The tax implications of buy-to-let will become more complex from 2017 to 2020, when the amount of mortgage tax relief higher rate taxpayer landlords can claim back will be gradually cut from 45% to 20%.

Mortgage advisers shouldn’t get drawn into offering tax advice – especially when comparing individual and limited company buy-to-let, two experts said at FSE Cardiff today.

The tax implications of buy-to-let will become more complex from 2017 to 2020, when the amount of mortgage tax relief higher rate taxpayer landlords can claim back will be gradually cut from 45% to 20%.

Both Roger Morris, sales director at Precise Mortgages and Liz Syms, owner of Connect for Intermediaries, reckoned mortgage advisers should direct clients to tax advisers and accountants or they could find themselves in hot water.

Morris said: “Mortgage advisers are not tax advisers however any mortgage you do now is a ‘tax vehicle’ for those buy-to-let clients.

“Think about the advice process – you can’t say we don’t give tax advice but then carry on doing buy-to-let mortgages because any mortgage you arrange will directly affect the client’s tax position and tax coding.”
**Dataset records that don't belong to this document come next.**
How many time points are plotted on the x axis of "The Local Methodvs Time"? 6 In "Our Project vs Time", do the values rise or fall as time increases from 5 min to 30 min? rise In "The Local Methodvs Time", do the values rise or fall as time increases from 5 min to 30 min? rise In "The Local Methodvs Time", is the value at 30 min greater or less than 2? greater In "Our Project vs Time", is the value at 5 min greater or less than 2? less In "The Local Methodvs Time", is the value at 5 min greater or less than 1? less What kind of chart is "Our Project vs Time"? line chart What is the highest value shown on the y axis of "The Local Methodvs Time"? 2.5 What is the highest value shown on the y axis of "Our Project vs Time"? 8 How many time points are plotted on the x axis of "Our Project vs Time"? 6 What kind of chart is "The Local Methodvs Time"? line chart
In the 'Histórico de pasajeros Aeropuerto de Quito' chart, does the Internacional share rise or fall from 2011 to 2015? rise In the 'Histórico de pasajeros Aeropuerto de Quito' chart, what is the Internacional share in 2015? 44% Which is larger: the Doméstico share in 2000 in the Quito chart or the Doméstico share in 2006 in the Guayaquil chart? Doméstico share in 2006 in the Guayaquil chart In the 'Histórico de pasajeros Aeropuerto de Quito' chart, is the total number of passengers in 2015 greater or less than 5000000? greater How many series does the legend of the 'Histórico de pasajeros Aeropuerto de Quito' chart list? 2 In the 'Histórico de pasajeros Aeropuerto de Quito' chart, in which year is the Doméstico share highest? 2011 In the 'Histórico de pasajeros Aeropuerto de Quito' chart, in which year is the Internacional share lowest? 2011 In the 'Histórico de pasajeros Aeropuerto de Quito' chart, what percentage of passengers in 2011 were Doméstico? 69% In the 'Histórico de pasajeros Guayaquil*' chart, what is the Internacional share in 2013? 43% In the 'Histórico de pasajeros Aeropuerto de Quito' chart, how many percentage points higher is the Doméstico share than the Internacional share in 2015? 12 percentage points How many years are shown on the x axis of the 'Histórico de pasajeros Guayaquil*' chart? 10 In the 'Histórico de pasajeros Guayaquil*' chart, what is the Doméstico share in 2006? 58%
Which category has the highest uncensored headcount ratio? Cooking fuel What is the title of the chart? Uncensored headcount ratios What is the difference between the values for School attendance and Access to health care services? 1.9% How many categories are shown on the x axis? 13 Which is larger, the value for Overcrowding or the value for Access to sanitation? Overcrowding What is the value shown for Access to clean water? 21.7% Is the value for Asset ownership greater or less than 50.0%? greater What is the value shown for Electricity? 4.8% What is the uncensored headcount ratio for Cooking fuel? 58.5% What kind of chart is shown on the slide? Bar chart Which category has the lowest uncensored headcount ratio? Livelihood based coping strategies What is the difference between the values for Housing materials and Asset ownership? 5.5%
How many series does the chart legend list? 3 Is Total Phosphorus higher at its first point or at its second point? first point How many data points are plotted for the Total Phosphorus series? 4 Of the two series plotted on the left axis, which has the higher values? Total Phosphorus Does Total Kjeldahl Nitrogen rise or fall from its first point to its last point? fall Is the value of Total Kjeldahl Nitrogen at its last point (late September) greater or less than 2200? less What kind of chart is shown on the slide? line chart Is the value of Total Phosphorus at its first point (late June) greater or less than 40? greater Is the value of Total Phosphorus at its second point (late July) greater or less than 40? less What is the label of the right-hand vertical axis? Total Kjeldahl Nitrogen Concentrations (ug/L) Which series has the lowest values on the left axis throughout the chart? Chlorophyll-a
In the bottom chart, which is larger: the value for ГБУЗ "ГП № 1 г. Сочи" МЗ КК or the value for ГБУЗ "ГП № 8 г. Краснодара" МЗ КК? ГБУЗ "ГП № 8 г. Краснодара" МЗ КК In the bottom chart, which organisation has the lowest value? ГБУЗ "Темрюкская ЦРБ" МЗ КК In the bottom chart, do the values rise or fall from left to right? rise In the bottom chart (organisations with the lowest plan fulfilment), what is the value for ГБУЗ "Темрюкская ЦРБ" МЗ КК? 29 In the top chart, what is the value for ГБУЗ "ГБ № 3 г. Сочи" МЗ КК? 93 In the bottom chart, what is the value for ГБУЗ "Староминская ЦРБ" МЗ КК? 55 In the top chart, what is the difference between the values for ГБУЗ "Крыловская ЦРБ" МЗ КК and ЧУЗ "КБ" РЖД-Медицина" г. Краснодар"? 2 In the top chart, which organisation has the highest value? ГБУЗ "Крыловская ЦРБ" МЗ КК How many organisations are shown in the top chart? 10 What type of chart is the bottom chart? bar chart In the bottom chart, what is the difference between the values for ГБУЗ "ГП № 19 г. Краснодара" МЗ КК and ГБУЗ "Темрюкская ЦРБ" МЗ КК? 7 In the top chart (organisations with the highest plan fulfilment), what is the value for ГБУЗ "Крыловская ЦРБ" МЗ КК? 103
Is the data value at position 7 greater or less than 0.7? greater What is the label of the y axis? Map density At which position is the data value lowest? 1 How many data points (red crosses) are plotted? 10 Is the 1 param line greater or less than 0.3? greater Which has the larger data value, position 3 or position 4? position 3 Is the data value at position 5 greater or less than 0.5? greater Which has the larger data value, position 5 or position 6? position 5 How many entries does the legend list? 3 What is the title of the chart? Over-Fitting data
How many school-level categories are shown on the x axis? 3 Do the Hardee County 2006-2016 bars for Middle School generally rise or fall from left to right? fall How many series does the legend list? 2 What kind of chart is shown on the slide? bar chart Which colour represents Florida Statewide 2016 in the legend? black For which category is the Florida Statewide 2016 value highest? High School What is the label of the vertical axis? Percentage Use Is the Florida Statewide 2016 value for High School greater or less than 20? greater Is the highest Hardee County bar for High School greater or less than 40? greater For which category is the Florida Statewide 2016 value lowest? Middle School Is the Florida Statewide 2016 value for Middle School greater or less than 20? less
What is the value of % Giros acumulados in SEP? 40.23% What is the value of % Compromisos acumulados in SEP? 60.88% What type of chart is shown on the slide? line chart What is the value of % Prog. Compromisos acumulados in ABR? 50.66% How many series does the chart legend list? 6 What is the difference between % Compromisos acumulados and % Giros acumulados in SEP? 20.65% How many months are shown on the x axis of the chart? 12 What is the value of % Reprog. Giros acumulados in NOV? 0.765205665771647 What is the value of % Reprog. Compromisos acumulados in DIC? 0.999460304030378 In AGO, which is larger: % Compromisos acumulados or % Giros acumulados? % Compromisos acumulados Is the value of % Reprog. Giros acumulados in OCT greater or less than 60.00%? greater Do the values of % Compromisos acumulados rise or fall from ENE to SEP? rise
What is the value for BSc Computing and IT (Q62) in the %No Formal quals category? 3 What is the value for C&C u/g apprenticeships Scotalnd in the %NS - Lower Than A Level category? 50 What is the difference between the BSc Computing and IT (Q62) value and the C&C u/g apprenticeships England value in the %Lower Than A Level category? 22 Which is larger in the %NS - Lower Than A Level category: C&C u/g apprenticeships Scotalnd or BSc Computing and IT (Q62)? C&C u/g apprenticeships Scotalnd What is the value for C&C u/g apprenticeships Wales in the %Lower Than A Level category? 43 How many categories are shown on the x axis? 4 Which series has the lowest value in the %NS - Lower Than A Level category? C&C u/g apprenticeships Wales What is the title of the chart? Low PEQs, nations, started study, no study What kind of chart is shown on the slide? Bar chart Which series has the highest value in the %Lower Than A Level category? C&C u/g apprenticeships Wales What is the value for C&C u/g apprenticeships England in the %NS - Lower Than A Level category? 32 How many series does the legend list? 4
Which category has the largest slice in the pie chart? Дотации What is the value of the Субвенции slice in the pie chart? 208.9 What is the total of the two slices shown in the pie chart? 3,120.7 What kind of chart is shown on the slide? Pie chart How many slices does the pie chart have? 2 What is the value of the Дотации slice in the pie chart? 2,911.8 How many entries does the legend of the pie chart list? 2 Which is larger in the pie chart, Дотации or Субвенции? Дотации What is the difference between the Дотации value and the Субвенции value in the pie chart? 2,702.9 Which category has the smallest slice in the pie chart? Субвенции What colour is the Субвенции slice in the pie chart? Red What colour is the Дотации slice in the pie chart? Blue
Syms said: “We know some advisers are providing two illustrations, one for an individual buy-to-let mortgage and the other for a limited company.

“They are then keeping these illustrations on file, along with the recommendation, and the proof that they asked the client to seek the necessary tax advice.”

She added: “Brokers need to know exactly what the lenders’ criteria is around limited companies and HMOs.”